Jakub Hantabal a Laura Johanesová @ PyConSK 2024

Jakub Hantabal a Laura Johanesová

Slovakia

Jakub: I am a biomedical data scientist focusing on cancer research, currently studying a Master’s degree in Precision Cancer Medicine at University of Oxford. Passionate about popularization of science and educating the future generation of data scientists, I am a co-founder of Data Science Academy NGO, where we organize educational events and build a community of data enthusiasts. I am also a partner at MHG Consulting, a boutique life science consultancy focused on central European clients. I am always on the lookout for opportunities to positively impact society.

Laura: I am a Data Analyst and Junior Software Developer with expertise in biomedical data processing and software development for photoplethysmography analysis. Currently I am also studying at the University of Vienna. I co-founded Data Science Academy NGO and have a strong record in strategic planning, curriculum development and fostering collaborative innovation in healthcare technology.

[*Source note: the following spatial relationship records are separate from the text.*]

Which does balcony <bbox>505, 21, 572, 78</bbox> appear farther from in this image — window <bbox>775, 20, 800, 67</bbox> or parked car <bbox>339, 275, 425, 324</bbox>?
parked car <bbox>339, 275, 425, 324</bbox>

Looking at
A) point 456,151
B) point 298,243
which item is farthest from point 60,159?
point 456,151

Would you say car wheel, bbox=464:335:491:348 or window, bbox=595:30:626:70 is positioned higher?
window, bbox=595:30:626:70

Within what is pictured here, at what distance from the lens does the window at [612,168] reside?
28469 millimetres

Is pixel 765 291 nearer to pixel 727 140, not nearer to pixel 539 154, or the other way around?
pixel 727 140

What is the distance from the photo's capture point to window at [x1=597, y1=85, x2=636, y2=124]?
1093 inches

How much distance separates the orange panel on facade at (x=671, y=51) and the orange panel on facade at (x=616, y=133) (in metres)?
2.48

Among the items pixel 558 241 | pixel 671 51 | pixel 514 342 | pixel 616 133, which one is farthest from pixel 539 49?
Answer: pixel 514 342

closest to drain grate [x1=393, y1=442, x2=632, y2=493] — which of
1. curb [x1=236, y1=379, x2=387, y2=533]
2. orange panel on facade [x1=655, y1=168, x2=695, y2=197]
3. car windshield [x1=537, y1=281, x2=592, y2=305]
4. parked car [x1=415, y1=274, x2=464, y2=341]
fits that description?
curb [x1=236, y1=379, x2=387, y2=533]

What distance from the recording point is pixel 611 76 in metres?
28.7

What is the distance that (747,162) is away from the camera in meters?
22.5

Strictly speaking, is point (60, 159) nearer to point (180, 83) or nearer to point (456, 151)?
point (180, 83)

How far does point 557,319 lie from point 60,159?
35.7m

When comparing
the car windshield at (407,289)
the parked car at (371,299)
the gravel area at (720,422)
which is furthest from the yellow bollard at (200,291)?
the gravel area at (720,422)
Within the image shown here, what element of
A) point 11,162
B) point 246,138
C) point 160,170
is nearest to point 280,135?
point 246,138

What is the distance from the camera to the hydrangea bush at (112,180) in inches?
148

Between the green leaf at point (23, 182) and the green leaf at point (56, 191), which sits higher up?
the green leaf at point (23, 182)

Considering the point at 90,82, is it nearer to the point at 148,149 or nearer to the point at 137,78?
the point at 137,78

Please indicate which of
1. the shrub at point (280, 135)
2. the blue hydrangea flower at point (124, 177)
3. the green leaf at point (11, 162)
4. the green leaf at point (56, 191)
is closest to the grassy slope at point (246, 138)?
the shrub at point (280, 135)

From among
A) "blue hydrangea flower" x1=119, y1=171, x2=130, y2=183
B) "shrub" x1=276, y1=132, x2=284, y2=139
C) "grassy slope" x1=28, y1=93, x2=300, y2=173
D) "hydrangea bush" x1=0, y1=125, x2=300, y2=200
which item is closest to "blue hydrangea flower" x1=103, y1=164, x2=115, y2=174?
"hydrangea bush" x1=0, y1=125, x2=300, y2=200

Innovative data science education: The story of Data Science Academy Talk

English language

Jakub Hantabal a Laura Johanesová

Taking the first step in learning data science in Python can be challenging. To help people overcome this fear, we co-founded Data Science Academy - an NGO providing accessible data science education focused on building a collaborative community of data enthusiasts. Over the past year, we organized two week-long bootcamps Winter Data School and Summer Data School, as well as five shorter workshops, where we show the magic of Python and inspire people to continue their programming journey.

In this talk, we will share our story of how we set up Data Science Academy, what we do, and how we motivate people to take up data science. We will discuss why quality education and focus of attendees require a physical presence of multiple lecturers, and how to make transition to Python straightforward by drawing parallels with Excel and selecting the key concepts to explain. Lastly, we will demonstrate our unique teaching materials utilizing Jupyter Notebook, and how we use them in our workshops, and how participants on our events used them to advance their careers and set up new collaborations.

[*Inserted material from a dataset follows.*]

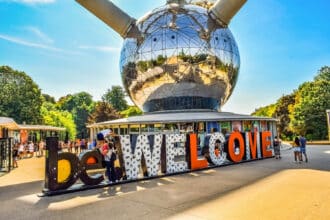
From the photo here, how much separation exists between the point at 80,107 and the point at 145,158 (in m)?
74.9

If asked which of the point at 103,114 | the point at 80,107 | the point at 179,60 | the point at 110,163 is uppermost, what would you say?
the point at 80,107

Uncovering patterns in a dataset via data visualization and accessible machine learning Workshop

English language

Jakub Hantabal a Laura Johanesová

In this workshop, we will learn how to gain insight into a dataset. We will use a dataset that everyone can relate to - Pokemon! This workshop will be entirely practical - you will code along with us in a Jupyter notebook. We will be explaining the theory and rationale behind what code we write along the way, and the audience are encouraged to ask questions along the way.

We will simulate the job of a real-world data analyst who is tasked with investigating a question: Does higher health correlate with a better attack?

To accomplish this, we will progress through the dataset from basic cleanup all the way to fitting a machine learning model. We will first clean and filter the dataset, and determine if the data is even usable. Here, we will learn how to evaluate the quality of the data (summary statistics, missing values and what to do with them (imputation), data distribution etc). We will look into the HP and Attack data and ascertain if what we’re given is sufficient to answer our question. Can we add another feature to these two? We’ll also look at additional feature selection.

We will then progress to data visualization - we’ll touch on which plot to use for which purpose and learn their syntax in Python (Histogram, scatter plot, correlation plot, box and whisker plot + violin plot, hist and rug plot). We will visualize the data in multiple ways.

Concluding the workshop, we will move on to simple machine learning - you will be introduced to supervised learning, classification and regression. We will discuss how to choose the right model to train and look at applying regression models (linear regression) and classification models (logistic regression, random forest) to our dataset. We will measure the performance of these models, and draw conclusions from their outputs.

By the end of the workshop, we will answer the initial question, as well as gain insights into the Pokemon dataset, realising how powerful Python is in accessible data analysis.